Risk factors for BCC include Caucasian descent, prior history of BCC, and exposure to ultraviolet radiation. These risk factors are shared by GBCC, but larger tumors have additional risk factors including an aggressive histological subtype, recurrence after previous treatment, a history of radiation exposure, or a history of neglect.3 They are most often reported in those with low socioeconomic status, and physical or mental disability which impedes access to health care.4 Autism has been found to obstruct use of healthcare through several mechanisms, including fear or anxiety, difficulty communicating with the practitioner, and sensory difficulties with the busy clinics.5 In the case of our patient, severe autism led to avoidance of medical care and the extraordinary growth of his BCC.

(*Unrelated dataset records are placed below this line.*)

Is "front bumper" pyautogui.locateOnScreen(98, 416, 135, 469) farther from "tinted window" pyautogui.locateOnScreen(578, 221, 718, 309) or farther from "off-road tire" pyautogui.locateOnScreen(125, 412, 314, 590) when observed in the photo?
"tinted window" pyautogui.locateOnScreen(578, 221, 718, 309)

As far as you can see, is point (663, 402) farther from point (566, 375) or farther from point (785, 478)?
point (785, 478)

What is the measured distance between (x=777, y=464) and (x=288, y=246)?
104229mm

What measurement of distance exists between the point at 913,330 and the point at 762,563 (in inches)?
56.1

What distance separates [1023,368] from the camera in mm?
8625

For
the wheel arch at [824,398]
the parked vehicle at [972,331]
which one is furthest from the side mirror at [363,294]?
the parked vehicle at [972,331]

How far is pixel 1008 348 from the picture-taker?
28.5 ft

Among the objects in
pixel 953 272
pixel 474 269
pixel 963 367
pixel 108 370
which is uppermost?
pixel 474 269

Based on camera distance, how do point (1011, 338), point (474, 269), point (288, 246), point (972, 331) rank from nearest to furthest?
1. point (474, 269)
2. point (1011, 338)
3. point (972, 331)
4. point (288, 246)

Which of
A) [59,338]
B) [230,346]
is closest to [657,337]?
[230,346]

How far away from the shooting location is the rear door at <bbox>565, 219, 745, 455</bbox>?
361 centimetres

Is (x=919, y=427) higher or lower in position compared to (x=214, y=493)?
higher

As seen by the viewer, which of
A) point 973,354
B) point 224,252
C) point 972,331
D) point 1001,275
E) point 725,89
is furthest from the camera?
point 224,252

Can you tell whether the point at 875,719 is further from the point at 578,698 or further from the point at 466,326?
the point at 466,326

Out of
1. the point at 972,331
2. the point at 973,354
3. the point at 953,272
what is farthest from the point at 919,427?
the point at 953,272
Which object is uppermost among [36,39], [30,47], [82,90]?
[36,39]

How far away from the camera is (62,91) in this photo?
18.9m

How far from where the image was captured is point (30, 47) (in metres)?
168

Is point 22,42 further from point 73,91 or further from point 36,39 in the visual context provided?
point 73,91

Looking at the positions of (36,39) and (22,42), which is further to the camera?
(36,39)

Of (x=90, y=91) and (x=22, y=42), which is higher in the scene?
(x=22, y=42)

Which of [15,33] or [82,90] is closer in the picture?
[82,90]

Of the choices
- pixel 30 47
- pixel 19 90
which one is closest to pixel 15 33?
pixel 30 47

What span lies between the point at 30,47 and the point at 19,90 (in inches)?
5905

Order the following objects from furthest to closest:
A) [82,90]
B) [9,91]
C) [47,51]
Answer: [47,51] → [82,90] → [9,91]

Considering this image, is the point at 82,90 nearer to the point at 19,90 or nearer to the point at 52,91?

Although there is no consensus on treatment of SGBCCs, mainstay treatment options include surgical excision, radiation therapy, and chemotherapy.2 In 2012, Vismodegib was approved for use by the US Food and Drug Administration for locally advanced and metastatic BCCs that were non-operable, or recurred following surgery.6 This hedgehog pathway inhibitor was shown to have response rates of 30% for metastatic BCC and 43% for locally invasive BCC.2 Although typically used as a monotherapy or adjunct therapy following surgical resection, Vismodegib has been successfully used for tumor debulking prior to surgery.7,8

Conclusion

This report presents a unique case of non-operable SGBCC. Use of the hedgehog pathway inhibitor Vismodegib was effective in decreasing tumor bulk, allowing for the possibility of future surgical resection.

Acknowledgments

M.A.H. managed the patient. E.H. wrote the first draft of the manuscript. M.A.H. made critical revisions.

Footnotes

Declaration of conflicting interests: The author(s) declared no potential conflicts of interest with respect to the research, authorship, and/or publication of this article.

Ethics approval: Our institution does not require ethical approval for reporting individual cases or case series.

Funding: The author(s) received no financial support for the research, authorship, and/or publication of this article.

Informed consent: Written informed consent was obtained from the patient for their anonymized information to be published in this article.